Выбрать главу

Je faisais des cauchemars. Je ne savais plus si c'était la nuit ou le jour. Il me semblait que j'étais dans le ventre d'un très grand animal, qui me digérait lentement. Un jour, j'ai crié, et Nono est venu. Il m'a caressé la figure. Il me parlait doucement, comme à une enfant. Quand il a voulu retourner sur ses cartons, je l'ai retenu. Je l'ai serré le plus fort que j'ai pu. Je sentais les muscles de son dos comme des cordes. Il s'est mis contre moi, il a éteint la lampe. Il avait tout son corps bandé, il tremblait, et je ne sais pas pourquoi, ça m'a paru drôle que ce soit lui, et pas moi, qui ait peur. Nous n'avons rien fait cette fois, j'ai seulement dormi contre lui. Nono ne bougeait pas. Il avait mis son bras autour de moi, et il respirait dans mon cou. Un soir, il m'a fait l'amour, très doucement. Il s'excusait, il disait: «Je te fais mal?» C'était la première fois pour moi, et pourtant ça ne m'a pas étonnée. J'avais l'impression que j'avais connu cela depuis très longtemps.

Et puis tout est allé un peu mieux. J'ai commencé à bouger, j'allais jusqu'à la cuisine. Je disais à Nono, à l'heure du petit déjeuner: «Est-ce qu'il fait beau? – Attends, je vais voir.» Il poussait un tabouret, il ouvrait le vasistas, et il arrivait en se contorsionnant à sortir la moitié du corps jusque dans le puits de lumière. Il revenait avec de la suie sur son T-shirt. «Le ciel est tout bleu!» Il s'attendait que je monte avec lui sur sa moto, pour aller faire un tour.

Quand je suis ressortie pour la première fois, j'ai pris l'escalier, à côté de la porte du garage, puis l'ascenseur, et je suis montée jusqu'en haut de l'immeuble. C'était le matin, Nono était parti travailler dans la salle d'entraînement. Tout était très silencieux, juste la secousse à chaque étage. Je suis montée tout en haut, au quatorzième. C'était un bureau, des assurances, des avocats ou des armateurs, quelque chose comme ça. Je suis entrée dans les bureaux, et sans m'arrêter, j'ai marché jusqu'à la grande vitre. Les secrétaires ont vu cette fille noire, avec sa masse de cheveux, son jean fatigué et son regard fixe, et elles ont eu très peur. Je crois que pour la première fois j'ai réalisé que je pouvais faire peur à quelqu'un, moi aussi.
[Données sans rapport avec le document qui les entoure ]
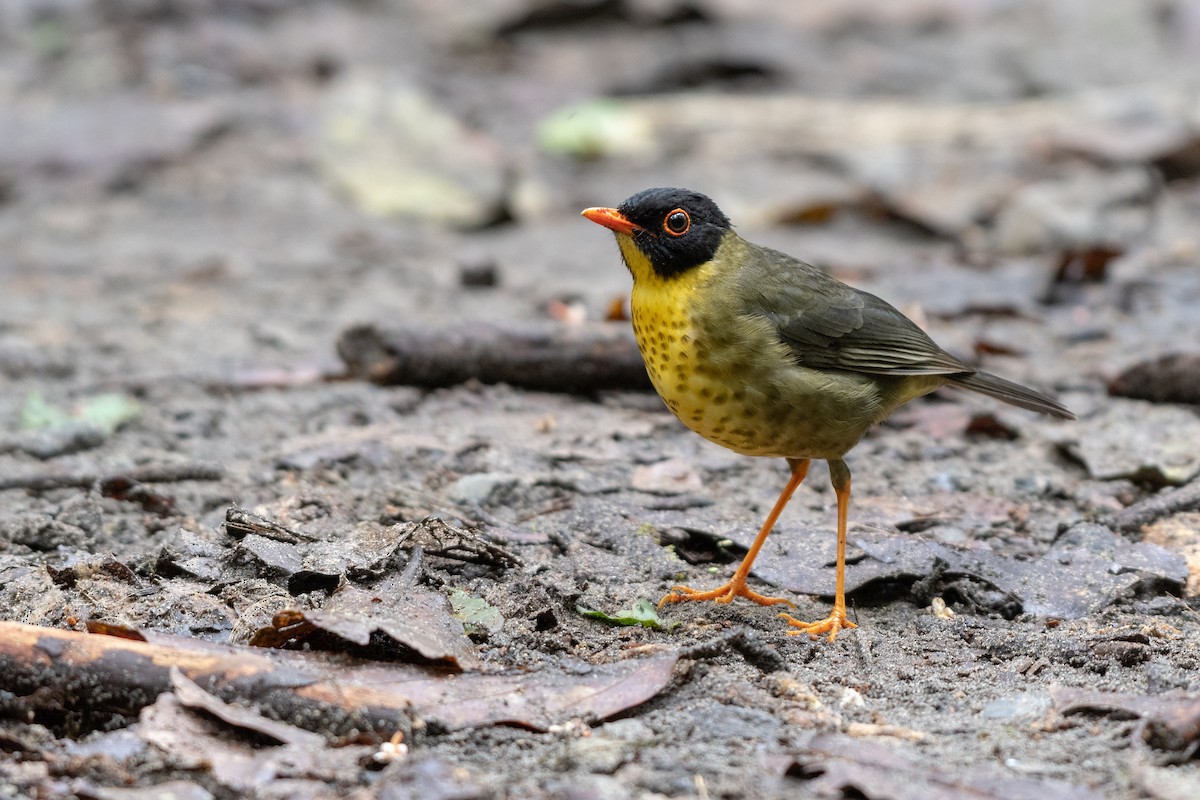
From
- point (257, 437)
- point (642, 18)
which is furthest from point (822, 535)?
point (642, 18)

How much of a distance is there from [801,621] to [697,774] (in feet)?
4.27

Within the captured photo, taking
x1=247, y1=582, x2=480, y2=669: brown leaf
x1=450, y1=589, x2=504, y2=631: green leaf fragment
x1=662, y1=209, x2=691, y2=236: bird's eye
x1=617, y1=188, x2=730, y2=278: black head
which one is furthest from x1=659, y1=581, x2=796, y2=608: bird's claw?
x1=662, y1=209, x2=691, y2=236: bird's eye

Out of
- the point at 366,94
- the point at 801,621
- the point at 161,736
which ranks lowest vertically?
the point at 801,621

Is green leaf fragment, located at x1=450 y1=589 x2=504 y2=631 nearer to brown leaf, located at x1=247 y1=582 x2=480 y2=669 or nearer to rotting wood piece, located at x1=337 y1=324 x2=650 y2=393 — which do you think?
brown leaf, located at x1=247 y1=582 x2=480 y2=669

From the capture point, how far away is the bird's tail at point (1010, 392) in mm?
5035

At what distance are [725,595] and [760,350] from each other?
31.6 inches

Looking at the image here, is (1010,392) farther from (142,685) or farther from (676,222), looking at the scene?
(142,685)

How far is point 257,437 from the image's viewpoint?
5527mm

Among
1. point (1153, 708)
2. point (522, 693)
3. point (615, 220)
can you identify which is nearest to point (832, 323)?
point (615, 220)

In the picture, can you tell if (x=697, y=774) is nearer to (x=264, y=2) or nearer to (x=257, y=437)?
(x=257, y=437)

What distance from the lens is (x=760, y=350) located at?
172 inches

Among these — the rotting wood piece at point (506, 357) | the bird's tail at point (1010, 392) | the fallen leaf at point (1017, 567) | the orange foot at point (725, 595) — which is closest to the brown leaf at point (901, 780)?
the orange foot at point (725, 595)

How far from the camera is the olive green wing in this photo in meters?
4.54

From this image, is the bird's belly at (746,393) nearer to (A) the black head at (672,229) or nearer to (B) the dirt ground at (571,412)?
(A) the black head at (672,229)
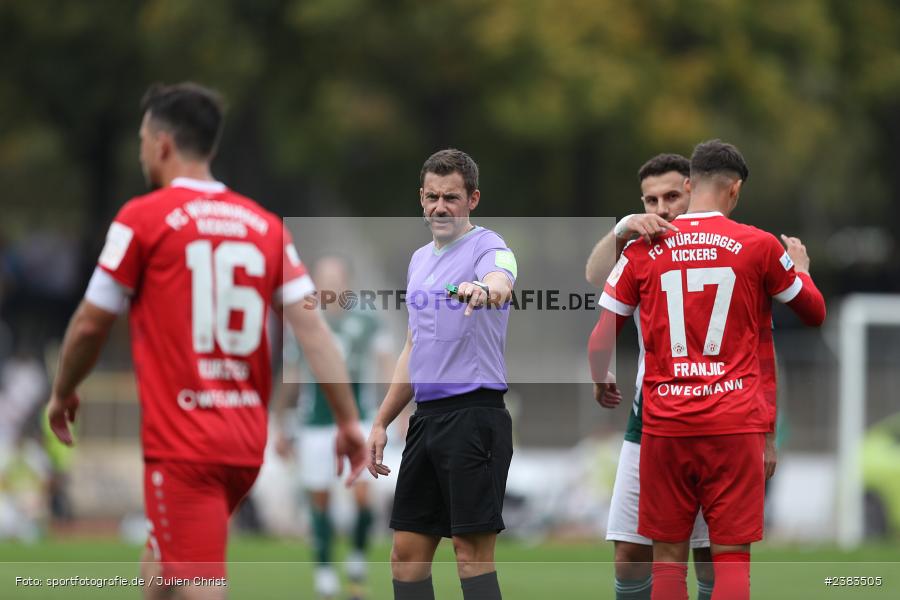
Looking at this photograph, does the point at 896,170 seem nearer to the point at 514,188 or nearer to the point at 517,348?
the point at 514,188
Je me suis appuyée sur la vitre et j'ai regardé. Un instant, je suis restée figée par le vertige. Je n'avais jamais vu une ville de si haut. Il y avait des rues, des toits, des immeubles, de grands boulevards à perte de vue, des places, des jardins, et plus loin encore, les collines, et même les méandres de la rivière qui brillait au soleil. C'était comme en haut de la falaise, dans le cimetière au-dessus de la mer, avec les mouettes qui planaient contre le ciel. Il y avait des fumées, et les carrosseries des voitures qui brillaient, toutes petites comme des scarabées. Le bruit me donnait le vertige, un grondement sourd et continu qui montait de partout à la fois percé par des coups de klaxon, par des sirènes d'alarme de la police, le hurlement des ambulances. J'avais les mains posées sur la vitre épaisse et je ne pouvais pas détacher mon regard de ce que je voyais. Le ciel était barré par un grand nuage noir, avec des rayons de soleil d'un côté, des rayons de pluie de l'autre! Je vous jure que je n'avais jamais rien vu d'aussi beau.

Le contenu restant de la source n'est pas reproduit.